Extended sessions (>50 turns or >30min continuous work)
Tasks involving file creation, code, git, or data analysis
Agent reporting quantitative results (numbers, metrics, PnL)
Multiple sequential "successes" with no errors or retries

Layer 0: Context Hygiene (Prevention)

Reduce hallucination probability before it starts.

For long tasks (>10 steps):

Break into segments of ≤8 steps each
Between segments: flush working state to a file, reload from file (not from in-context memory)
Each segment starts with read of the state file — never trust carried-over context for facts

For data-intensive tasks:

Load source data from files at point of use, not from earlier context
If a number was mentioned 20+ turns ago, re-read the source before citing it

Cost: Zero. This is a workflow discipline, not an API call.

Layer 1: Claim-Evidence Protocol (Detection)

Every agent claim of physical action must include tool-verified evidence.

The Rule

CLAIM:    "I created/modified/committed X"
EVIDENCE: Tool output proving X exists and matches the claim
STATUS:   VERIFIED (evidence confirms) or UNVERIFIED (no evidence yet)
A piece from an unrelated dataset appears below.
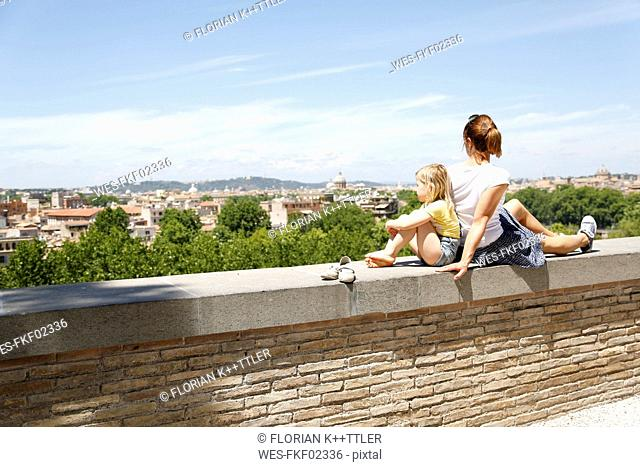 Italy, Rome, mother and her little daughter sitting back to back on a wall looking at view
Verification Commands by Claim Type

Claim	Verify With
-------	-------------
Created file	`ls -la {path} && head -20 {path}`
Modified file	`grep -n '{expected_content}' {path}`
Git commit	`git log --oneline -3`
Git push	`git log --oneline origin/{branch} -3`
Ran tests	Show actual test output (pass AND fail counts)
API response	Show raw response body
Data analysis	Show `wc -l` of source + sample rows

Red Flags (claim likely fabricated)

Claim references a file but no read/exec tool was called
Exact round numbers in data (187 trades, +$126.50) without source
"All tests passed" with no test output shown
Multiple consecutive successes with zero errors

Cost: ~50 tokens per claim. One exec call per physical claim.

Layer 2: Cross-Model Audit (Verification)
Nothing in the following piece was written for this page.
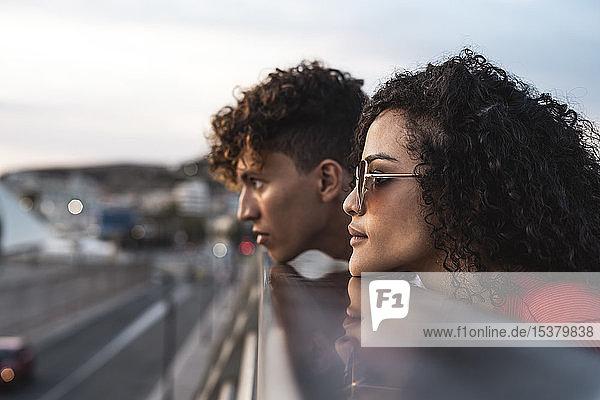 Junges Paar auf der Brücke  Kinn auf dem Geländer ruhend Junges Paar auf der Brücke, Kinn auf dem Geländer ruhend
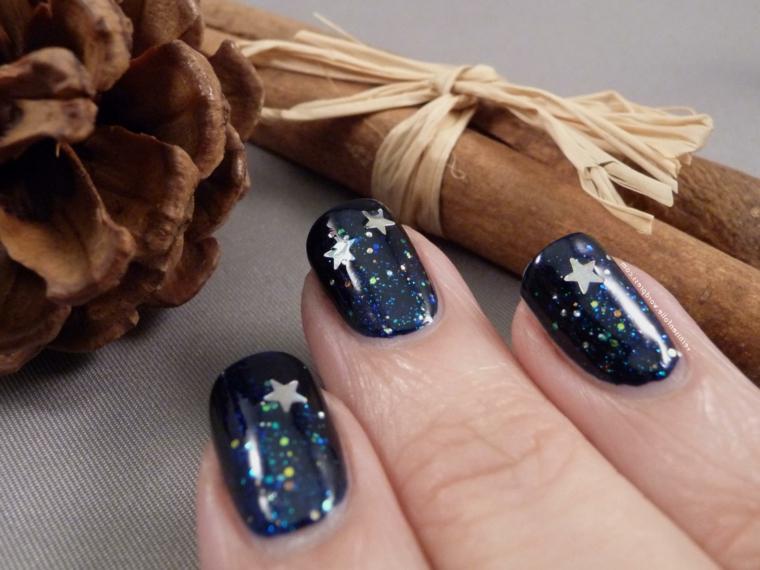 Decorazioni unghie natalizie, smalto colore blu glitter, decorazioni con stelle, pigna e bastoncino di cannella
Spawn a second agent (different model) to independently verify claims.

When to Use

Critical outputs: financial reports, deployment decisions, data analysis
When L1 evidence exists but numbers need independent validation
After any task where the agent reported unusually perfect results

How to Run

See references/audit-prompt.md for the spawn template.

Key principles:

Auditor receives ONLY the evidence (files, outputs) — not the original agent's conclusions
Auditor independently extracts facts from evidence and compares to claims
Auditor uses the cheapest model that can do the verification (flash for file checks, sonnet for logic)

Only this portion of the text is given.